Secondly, I am losing my confidence.  I am becoming more anxious and more fearful.  That seems to be a common feature of ageing.  Older people’s fears – of strangers, youth, immigrants, anyone who is somehow “different” from themselves, may not be laudable but I can understand it as I experience more anxiety about other things which really don’t matter like whether I forgot to put my phone on charge. In cycling terms, I am becoming more anxious and less confident about the behaviour of people around me.  Not only motorists but occasionally other cyclists – I have been unbalanced by close-passes to my right, and experience an increasing number of close-passes to my left which, if they unbalanced me, could tip me into the path of something much heavier and faster and more lethal.  I view most motorists these days with suspicion, even if that great majority of them are actually not hell-bent on killing me.

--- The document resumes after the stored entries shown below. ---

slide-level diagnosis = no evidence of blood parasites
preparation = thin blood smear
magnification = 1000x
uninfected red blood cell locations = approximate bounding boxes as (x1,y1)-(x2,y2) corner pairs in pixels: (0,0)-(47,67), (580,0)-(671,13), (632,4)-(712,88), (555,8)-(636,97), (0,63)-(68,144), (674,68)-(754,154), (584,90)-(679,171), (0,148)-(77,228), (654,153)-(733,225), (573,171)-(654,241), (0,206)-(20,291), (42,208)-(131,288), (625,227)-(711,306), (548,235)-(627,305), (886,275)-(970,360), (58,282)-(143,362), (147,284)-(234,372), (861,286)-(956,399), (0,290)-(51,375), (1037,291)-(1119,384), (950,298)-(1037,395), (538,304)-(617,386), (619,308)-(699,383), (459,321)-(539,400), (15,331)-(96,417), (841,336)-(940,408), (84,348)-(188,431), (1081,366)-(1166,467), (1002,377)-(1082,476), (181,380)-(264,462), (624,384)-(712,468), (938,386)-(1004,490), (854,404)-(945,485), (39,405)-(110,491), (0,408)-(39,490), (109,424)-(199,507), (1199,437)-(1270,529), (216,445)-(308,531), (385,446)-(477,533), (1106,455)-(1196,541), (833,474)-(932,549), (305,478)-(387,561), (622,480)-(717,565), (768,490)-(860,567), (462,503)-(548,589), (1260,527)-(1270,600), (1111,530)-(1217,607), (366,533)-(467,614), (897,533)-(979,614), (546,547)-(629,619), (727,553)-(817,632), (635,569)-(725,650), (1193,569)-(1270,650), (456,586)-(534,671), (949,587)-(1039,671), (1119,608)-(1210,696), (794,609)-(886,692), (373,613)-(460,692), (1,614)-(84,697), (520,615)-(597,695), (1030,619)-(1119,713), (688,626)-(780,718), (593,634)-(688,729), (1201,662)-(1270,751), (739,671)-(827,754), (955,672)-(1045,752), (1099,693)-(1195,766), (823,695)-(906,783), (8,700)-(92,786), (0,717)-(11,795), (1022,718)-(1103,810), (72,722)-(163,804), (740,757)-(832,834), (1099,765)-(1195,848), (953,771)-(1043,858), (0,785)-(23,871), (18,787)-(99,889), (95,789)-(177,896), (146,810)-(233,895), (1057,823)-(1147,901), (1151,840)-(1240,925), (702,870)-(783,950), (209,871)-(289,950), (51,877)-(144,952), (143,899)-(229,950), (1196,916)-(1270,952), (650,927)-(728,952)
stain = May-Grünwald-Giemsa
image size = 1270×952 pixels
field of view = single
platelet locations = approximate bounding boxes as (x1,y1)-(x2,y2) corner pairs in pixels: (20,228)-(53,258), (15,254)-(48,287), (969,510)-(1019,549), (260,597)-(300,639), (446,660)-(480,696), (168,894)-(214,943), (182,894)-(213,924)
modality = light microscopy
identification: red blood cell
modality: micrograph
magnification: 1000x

But there is one thing about which my anxiety is entirely rational – fear of injury.  As you get older, you take longer to recover from injury or illness or the effects of an operation.  I have had four collisions with cars or taxis since I took up cycling in London, and the last of these, while really no more serious than the first three, which I shrugged off, left me in need of an operation on my shoulder which, 2 ½ years later, I have still not fully recovered from – in most respects I get along but when my personal trainer makes me do a plank, it is not my core strength which fails me but my right upper arm and shoulder which buckle after about a minute.  Inability to recover from injury really frightens me, as I recall how a botched operation to repair her knee largely immobilised my mother and started her spiral of decline into eventual dementia and a care home.  (Thank the Lord that she is no longer around to suffer the steep spiral of decline we can expect in local authority adult social care – they were piss-poor five years ago, I shudder to think where they are going now).

So, I simply don’t see myself continuing to cycle in central London for much longer without segregated cycle provision. My travel by bike has already been curtailed to routes I know well, and where I can stay clear of the worst situations such as deliberately-narrowed busy streets like Cheapside, Strand, Pall Mall or Ken High Street.

So roll on the two segregated superhighways.  May they be only the first, as I am sure they will be, when live data hammers home the point beyond even the densest petrol-head minister’s capacity for self-denial, that they are a brilliant solution to any city’s transport problems and should be implemented wholesale.